La gestion des eaux pluviales et la compétence GEMAPI
La gestion des eaux pluviales (eaux de pluie après contact avec le sol ou une surface bâtie) constitue un enjeu croissant dans le contexte d'artificialisation des sols et de changement climatique. Elle relève de la compétence des communes ou de leurs groupements.
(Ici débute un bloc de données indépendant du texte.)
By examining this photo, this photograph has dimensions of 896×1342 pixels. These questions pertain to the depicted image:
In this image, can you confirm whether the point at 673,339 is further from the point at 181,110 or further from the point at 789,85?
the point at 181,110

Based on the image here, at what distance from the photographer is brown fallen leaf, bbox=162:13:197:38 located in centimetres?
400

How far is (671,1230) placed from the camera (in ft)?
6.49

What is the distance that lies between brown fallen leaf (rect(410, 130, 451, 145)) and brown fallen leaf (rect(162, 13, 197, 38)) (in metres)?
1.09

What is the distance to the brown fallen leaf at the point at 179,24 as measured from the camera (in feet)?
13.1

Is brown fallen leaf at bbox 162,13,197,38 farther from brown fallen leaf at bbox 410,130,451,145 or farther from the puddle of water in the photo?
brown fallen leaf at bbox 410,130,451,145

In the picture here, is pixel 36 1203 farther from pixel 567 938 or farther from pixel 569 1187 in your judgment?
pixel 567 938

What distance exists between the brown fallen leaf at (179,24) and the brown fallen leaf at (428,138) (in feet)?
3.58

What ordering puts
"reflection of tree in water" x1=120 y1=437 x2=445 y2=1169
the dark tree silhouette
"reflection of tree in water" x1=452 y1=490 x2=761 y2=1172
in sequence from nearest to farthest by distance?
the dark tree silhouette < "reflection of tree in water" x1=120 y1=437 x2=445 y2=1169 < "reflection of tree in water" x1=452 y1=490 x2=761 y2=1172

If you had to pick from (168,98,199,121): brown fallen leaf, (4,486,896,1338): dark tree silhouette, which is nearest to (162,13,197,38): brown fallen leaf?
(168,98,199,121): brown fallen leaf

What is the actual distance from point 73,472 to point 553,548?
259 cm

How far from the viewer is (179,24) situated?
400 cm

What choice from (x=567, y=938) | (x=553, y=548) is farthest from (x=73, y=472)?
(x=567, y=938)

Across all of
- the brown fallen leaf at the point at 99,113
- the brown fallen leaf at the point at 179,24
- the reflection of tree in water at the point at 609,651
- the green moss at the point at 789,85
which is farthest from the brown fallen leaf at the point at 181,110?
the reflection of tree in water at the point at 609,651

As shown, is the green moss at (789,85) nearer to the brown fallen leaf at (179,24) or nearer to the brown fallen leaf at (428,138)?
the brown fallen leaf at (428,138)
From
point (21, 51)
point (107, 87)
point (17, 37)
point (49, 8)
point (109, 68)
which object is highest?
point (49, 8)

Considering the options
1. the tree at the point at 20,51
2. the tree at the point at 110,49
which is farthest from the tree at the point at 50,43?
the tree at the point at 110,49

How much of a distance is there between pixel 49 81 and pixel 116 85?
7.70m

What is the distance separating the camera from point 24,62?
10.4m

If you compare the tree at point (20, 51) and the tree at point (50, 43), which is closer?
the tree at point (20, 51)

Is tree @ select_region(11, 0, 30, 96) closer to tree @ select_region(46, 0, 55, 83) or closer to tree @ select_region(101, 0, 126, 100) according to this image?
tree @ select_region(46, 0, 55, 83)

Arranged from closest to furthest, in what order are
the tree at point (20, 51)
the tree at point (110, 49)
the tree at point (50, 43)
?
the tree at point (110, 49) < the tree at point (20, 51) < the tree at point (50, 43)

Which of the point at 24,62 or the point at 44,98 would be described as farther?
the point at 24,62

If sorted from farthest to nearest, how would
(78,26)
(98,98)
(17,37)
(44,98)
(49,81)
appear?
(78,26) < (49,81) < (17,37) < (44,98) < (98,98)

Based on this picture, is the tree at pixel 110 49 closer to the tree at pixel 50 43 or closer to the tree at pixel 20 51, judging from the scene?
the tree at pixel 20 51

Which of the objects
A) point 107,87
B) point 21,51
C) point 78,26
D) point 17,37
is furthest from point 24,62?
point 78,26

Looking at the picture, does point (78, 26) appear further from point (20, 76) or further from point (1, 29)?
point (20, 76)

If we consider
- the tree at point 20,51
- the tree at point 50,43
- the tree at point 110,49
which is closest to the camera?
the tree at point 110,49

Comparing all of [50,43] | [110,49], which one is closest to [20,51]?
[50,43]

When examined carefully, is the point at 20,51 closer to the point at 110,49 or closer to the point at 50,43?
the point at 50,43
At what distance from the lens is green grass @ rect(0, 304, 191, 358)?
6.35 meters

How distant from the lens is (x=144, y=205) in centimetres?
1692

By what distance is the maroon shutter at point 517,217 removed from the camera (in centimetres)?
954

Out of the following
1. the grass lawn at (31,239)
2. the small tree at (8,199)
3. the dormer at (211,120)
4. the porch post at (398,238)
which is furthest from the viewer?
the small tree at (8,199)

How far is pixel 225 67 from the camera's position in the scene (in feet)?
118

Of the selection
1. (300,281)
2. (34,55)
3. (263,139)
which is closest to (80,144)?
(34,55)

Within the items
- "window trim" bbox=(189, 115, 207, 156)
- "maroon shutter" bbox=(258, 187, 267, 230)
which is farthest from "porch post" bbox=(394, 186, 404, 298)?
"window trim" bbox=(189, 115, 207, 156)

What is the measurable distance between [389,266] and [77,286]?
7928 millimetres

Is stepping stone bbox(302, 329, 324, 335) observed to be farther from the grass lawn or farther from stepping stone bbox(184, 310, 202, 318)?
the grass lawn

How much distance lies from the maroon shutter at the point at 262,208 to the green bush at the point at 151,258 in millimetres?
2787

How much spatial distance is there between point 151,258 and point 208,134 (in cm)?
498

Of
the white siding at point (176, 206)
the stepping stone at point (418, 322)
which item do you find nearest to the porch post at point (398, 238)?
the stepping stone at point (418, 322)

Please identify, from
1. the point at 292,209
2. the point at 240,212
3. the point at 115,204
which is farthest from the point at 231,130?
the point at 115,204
La compétence GEMAPI (gestion des milieux aquatiques et prévention des inondations), créée par la loi MAPTAM de 2014 et précisée par la loi n° 2017-1838 du 30 décembre 2017, a été attribuée à titre obligatoire aux EPCI à fiscalité propre depuis le 1er janvier 2018. Cette compétence couvre notamment l'entretien des cours d'eau, la défense contre les inondations et la protection des écosystèmes aquatiques. Elle peut être financée par une taxe GEMAPI, facultative, plafonnée à 40 euros par habitant.
À retenir
- Les services publics d'eau et d'assainissement sont des SPIC dont la compétence est progressivement transférée aux intercommunalités (loi NOTRe, échéance reportée à 2026 pour les communautés de communes).
- Les collectivités disposent du libre choix du mode de gestion entre régie et délégation de service public.
- Le mouvement de remunicipalisation (Paris en 2010, Bordeaux en 2020) traduit une volonté de transparence, de maîtrise des coûts et de gestion durable.
- Les outils de planification (SDEP, SDDEP, SDAGE, SAGE) encadrent la gestion quantitative et qualitative de la ressource.
- La compétence GEMAPI, obligatoire pour les EPCI depuis 2018, couvre la gestion des milieux aquatiques et la prévention des inondations.